Only the lines containing "site" should appear in the answer, copied from the listing below.
++++++++
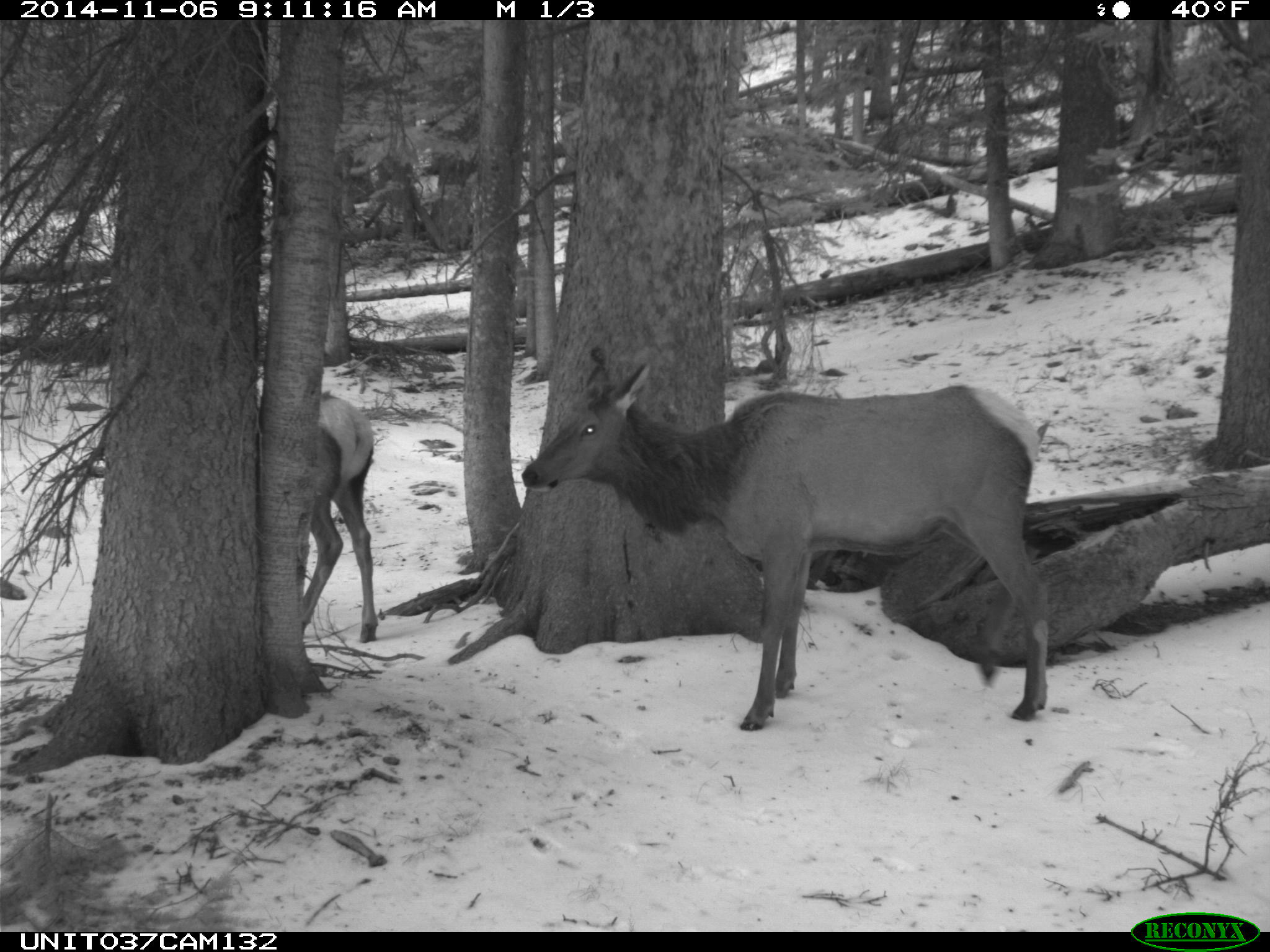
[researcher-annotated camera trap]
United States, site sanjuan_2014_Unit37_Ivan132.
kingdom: Animalia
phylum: Chordata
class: Mammalia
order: Artiodactyla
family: Cervidae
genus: Cervus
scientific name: Cervus elaphus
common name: red deer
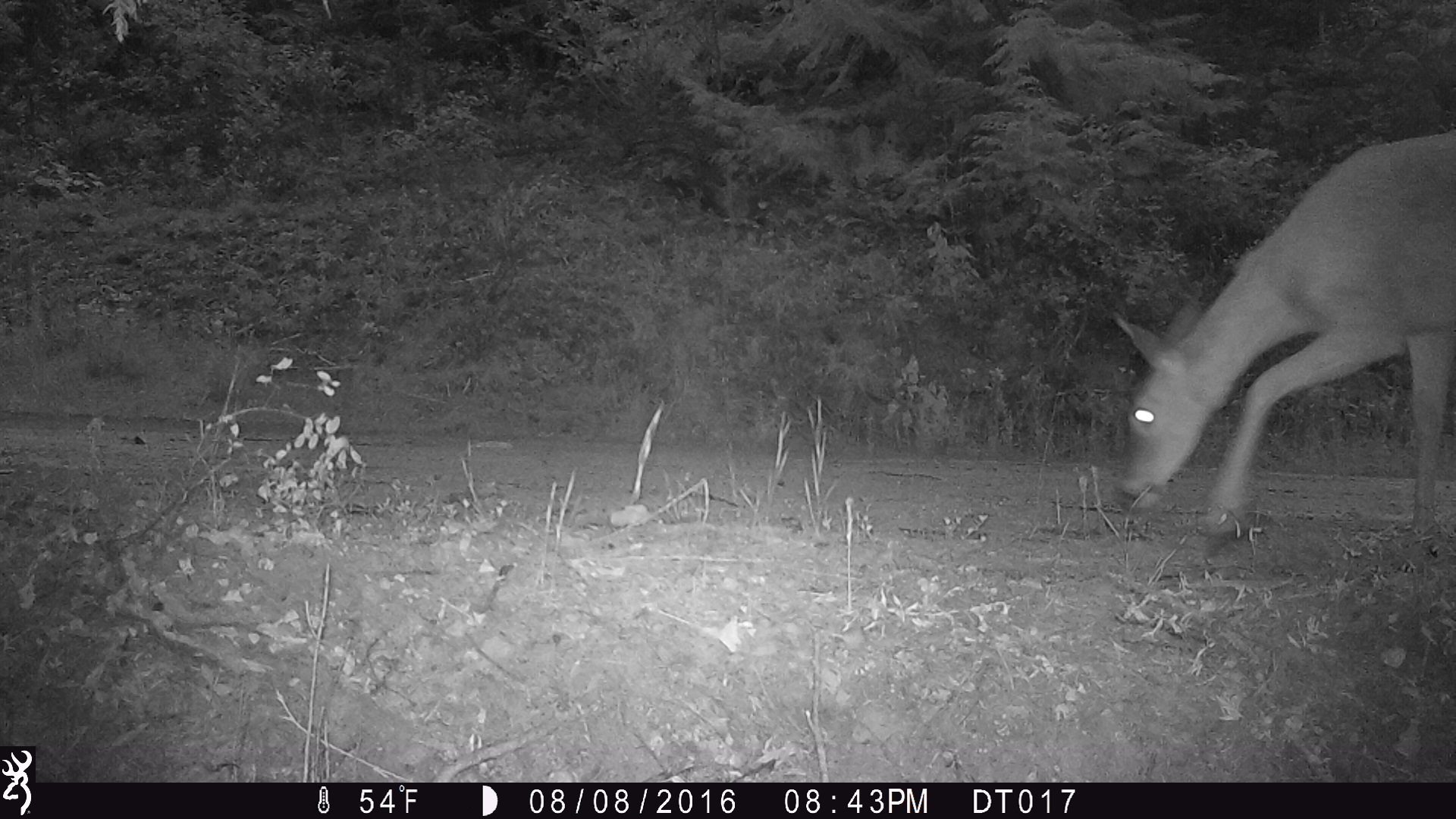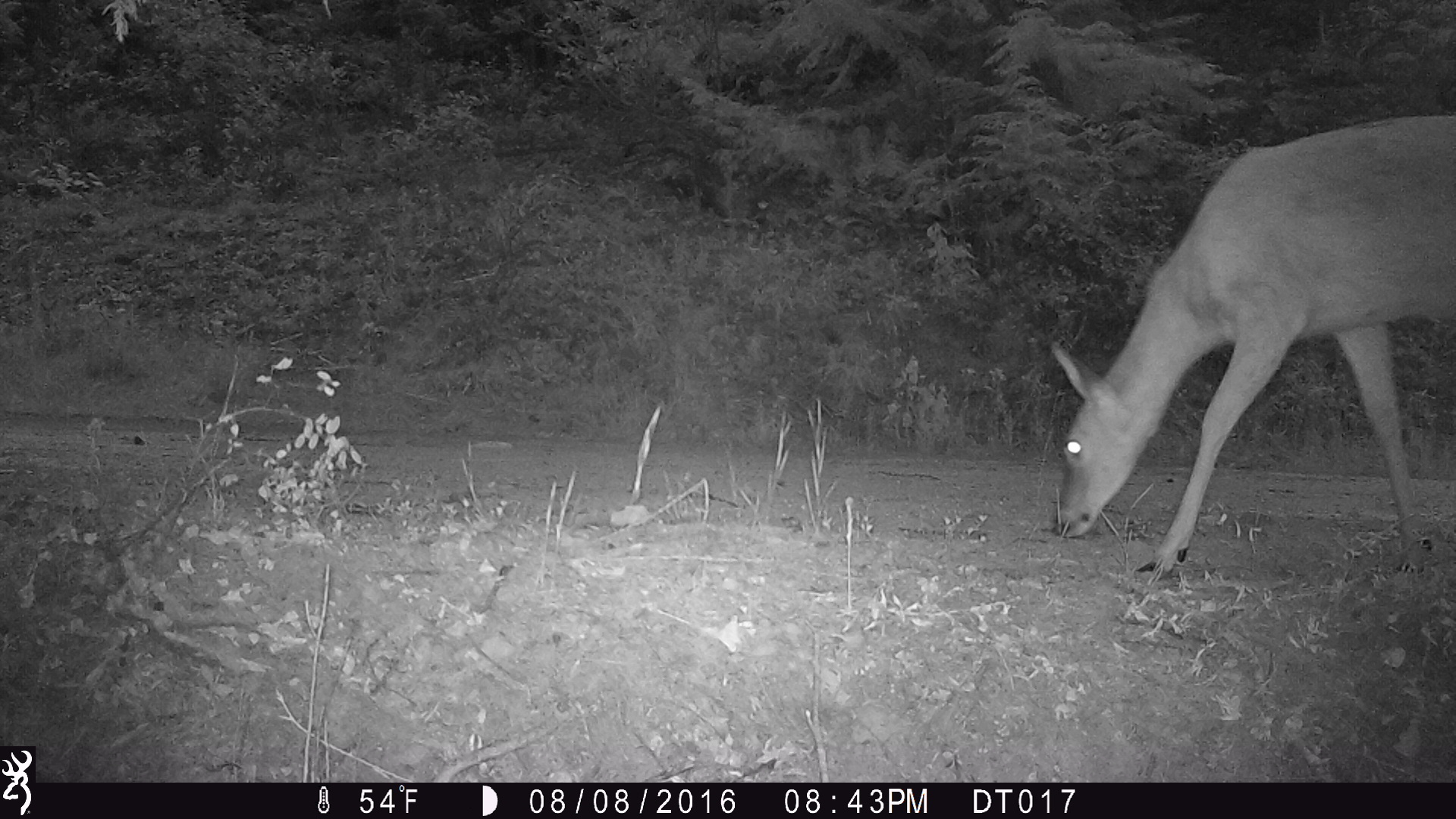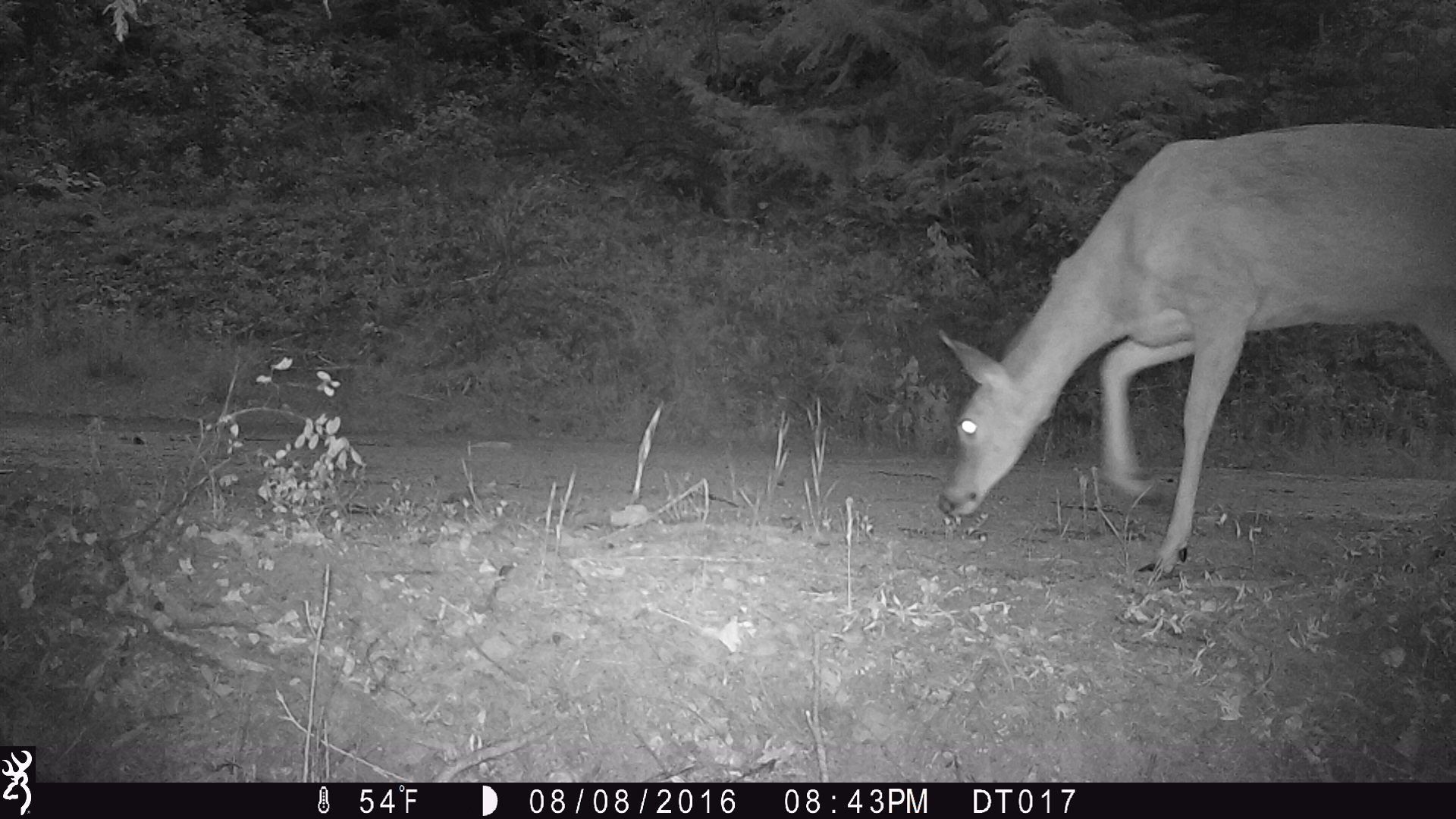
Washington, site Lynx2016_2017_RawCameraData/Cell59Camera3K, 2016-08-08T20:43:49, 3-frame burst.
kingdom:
++++++++
-- Answer box --
United States, site sanjuan_2014_Unit37_Ivan132.
Washington, site Lynx2016_2017_RawCameraData/Cell59Camera3K, 2016-08-08T20:43:49, 3-frame burst.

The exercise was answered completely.